My personal library began growing when I joined the Doubleday Science Fiction Book Club as a teenager. Almost every month I got one or two cheap hardbacks by people like Isaac Asimov and Clifford D. Simak. In college I took lots of literature classes, each requiring the purchase of several books. In addition, I loved spending any extra money I had at college bookstores.
Near the start of my newspaper career I began reviewing books, which meant publishers sending me books by the armload. In my mid-thirties, my wife and I purchased a spacious new home that seemed to have an endless amount of room for an endless number of books.
But then I got old and the time came for downsizing. I like having lots of books around, but my son does not feel the same way. And then we bought a condo and, eventually, I sold my big house. "Too many books" became a reality, one I am still trying to deal with.
I sold about half my library at auction. Most of the rest are in storage. Yet old habits die hard, if they die at all, and I continue to acquire books. I no longer, however, feel compelled to keep every book I read. Even so, I am practically buried in books.
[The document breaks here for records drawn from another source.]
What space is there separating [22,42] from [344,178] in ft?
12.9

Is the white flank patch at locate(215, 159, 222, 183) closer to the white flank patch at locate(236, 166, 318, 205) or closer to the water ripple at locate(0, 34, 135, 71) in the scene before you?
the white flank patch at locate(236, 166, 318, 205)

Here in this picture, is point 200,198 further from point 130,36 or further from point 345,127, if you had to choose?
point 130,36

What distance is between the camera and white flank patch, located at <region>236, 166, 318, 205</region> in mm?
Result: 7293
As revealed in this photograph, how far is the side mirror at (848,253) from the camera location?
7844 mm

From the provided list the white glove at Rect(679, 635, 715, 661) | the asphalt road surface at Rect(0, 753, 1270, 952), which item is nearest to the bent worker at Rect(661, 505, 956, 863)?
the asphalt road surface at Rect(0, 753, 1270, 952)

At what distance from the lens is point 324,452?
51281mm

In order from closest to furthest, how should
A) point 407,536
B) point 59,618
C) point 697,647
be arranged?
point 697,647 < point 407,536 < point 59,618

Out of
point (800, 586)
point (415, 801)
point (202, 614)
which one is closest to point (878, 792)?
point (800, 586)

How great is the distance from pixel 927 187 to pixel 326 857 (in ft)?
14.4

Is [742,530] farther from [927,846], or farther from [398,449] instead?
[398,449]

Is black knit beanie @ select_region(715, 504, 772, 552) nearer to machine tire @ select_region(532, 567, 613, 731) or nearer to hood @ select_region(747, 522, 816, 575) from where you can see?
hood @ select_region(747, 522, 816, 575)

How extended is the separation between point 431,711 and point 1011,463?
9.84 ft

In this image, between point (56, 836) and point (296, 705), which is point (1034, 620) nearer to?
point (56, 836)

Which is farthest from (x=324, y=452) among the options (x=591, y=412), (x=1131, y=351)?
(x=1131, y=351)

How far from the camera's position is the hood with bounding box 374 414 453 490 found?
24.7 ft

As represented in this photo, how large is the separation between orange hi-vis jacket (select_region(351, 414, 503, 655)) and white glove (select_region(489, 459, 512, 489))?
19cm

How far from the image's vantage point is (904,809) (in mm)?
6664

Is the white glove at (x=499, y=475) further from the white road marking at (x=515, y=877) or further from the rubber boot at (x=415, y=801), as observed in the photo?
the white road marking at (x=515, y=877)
And then I became condo librarian. Residents regularly donate books, which is good, but since the shelves are already filled, I must take one book off the shelves each time another is donated. Here too there are too many books.
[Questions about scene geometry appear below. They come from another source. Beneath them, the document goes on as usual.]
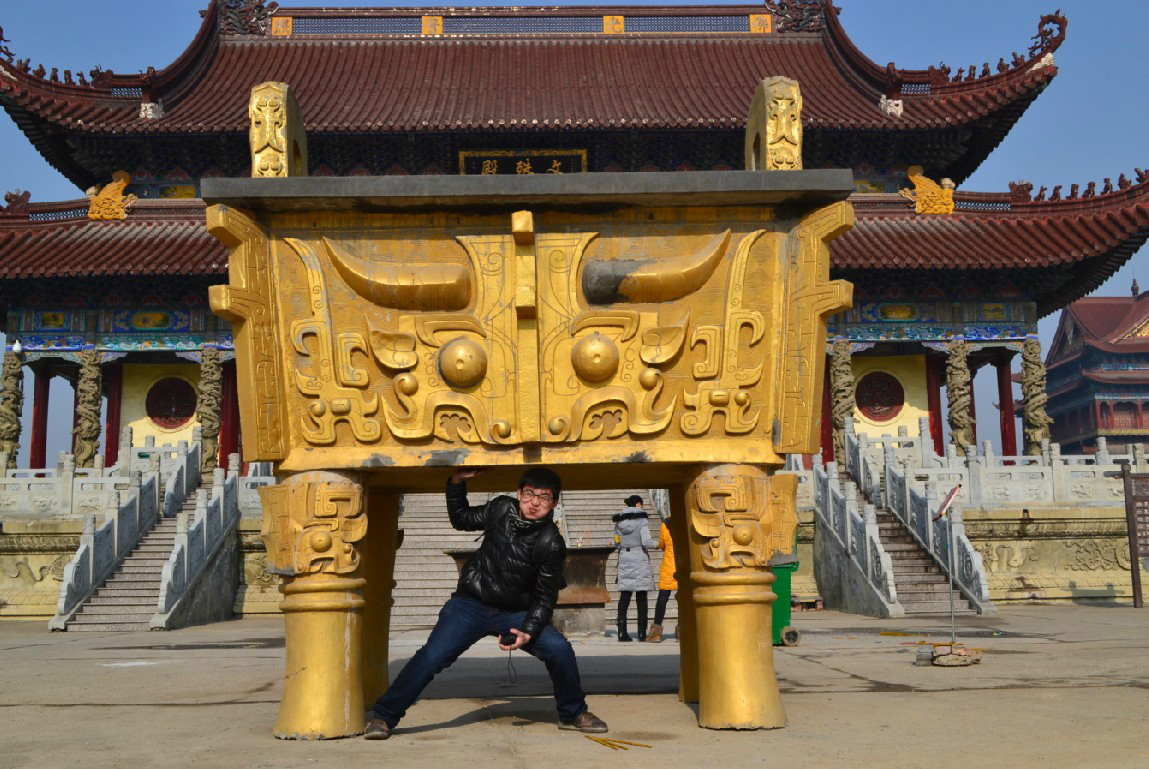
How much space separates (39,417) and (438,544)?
40.6ft

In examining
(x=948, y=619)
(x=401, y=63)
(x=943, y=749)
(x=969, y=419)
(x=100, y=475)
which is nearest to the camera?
(x=943, y=749)

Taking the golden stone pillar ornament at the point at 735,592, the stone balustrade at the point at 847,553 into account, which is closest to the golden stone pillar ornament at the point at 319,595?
the golden stone pillar ornament at the point at 735,592

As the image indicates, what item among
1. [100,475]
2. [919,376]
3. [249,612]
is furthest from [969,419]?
[100,475]

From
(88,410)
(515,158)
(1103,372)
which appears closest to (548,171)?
(515,158)

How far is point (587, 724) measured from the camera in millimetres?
4734

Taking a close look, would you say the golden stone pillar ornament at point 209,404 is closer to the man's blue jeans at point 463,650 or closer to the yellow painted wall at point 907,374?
the yellow painted wall at point 907,374

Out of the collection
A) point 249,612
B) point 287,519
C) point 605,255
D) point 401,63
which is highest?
point 401,63

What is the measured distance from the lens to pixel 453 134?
A: 23.3 meters

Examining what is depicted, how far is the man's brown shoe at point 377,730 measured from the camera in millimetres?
4590

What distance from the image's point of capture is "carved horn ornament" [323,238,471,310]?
4.87m

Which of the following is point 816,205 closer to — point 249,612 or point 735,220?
point 735,220

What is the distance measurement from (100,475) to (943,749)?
50.6 ft

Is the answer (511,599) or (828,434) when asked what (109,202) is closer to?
(828,434)

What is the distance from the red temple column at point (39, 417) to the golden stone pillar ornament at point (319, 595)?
2068 centimetres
I was fascinated by the very first page of Donna Leon's 2023 mystery So Shall You Reap. Guido Brunetti, Leon's hero, has but four bookshelves in his own home — his wife, a professor, claims the rest — and they are full. It is time for what he terms The Cull.
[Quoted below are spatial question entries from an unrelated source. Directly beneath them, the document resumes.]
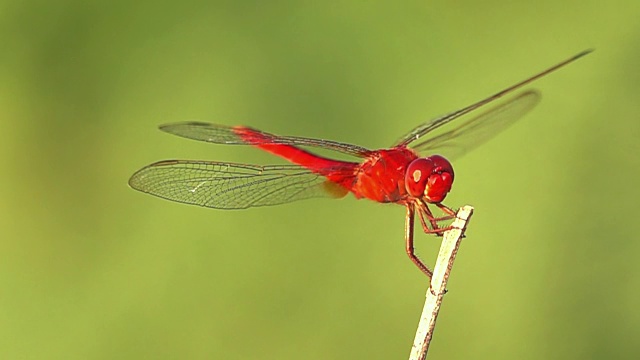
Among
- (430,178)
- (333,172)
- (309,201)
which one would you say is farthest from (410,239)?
(309,201)

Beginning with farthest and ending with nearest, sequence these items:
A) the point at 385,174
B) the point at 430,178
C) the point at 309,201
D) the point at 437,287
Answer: the point at 309,201 → the point at 385,174 → the point at 430,178 → the point at 437,287

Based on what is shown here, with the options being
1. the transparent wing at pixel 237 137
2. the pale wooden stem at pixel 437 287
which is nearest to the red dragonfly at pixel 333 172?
the transparent wing at pixel 237 137

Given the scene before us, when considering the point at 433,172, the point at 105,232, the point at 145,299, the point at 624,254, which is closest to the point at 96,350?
the point at 145,299

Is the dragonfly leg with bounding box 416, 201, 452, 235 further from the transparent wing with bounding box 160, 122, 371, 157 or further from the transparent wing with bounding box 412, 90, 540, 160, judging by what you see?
the transparent wing with bounding box 412, 90, 540, 160

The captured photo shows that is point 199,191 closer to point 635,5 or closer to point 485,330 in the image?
point 485,330

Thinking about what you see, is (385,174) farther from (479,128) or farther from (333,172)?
(479,128)

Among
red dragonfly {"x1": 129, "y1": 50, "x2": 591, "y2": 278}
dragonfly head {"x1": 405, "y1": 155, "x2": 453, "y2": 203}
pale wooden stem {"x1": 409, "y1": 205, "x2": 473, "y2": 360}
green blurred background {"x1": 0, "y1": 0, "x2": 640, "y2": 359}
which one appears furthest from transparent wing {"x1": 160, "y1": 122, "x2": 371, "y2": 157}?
green blurred background {"x1": 0, "y1": 0, "x2": 640, "y2": 359}

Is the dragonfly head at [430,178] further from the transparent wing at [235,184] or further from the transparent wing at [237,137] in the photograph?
the transparent wing at [235,184]
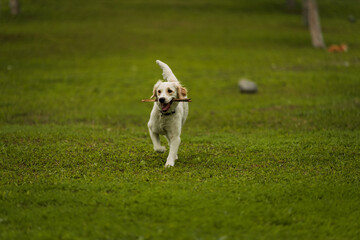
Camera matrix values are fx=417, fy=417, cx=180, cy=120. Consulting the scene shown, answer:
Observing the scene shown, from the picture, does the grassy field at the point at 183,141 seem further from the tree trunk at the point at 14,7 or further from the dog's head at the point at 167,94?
the tree trunk at the point at 14,7

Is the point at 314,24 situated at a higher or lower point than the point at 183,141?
lower

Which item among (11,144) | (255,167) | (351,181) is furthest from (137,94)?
(351,181)

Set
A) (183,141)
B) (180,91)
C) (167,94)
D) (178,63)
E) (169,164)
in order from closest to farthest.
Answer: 1. (167,94)
2. (180,91)
3. (169,164)
4. (183,141)
5. (178,63)

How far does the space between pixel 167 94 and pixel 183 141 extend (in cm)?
418

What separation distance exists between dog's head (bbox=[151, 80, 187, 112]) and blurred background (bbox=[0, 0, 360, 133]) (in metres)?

"The first shelf held books he knew he would read again; the second, at eye level, held books he wanted to read for the first time; the third, books he'd not finished but believed he would; and the bottom shelf held books he had known, sometimes even as he was buying them, that he would never read."
I have many more books than Brunetti has, and my shelves are not nearly as well organized, and yet my approach to culling is essentially the same as his. He begins at the bottom, with those books he knows he will never read. And that is where I must also begin.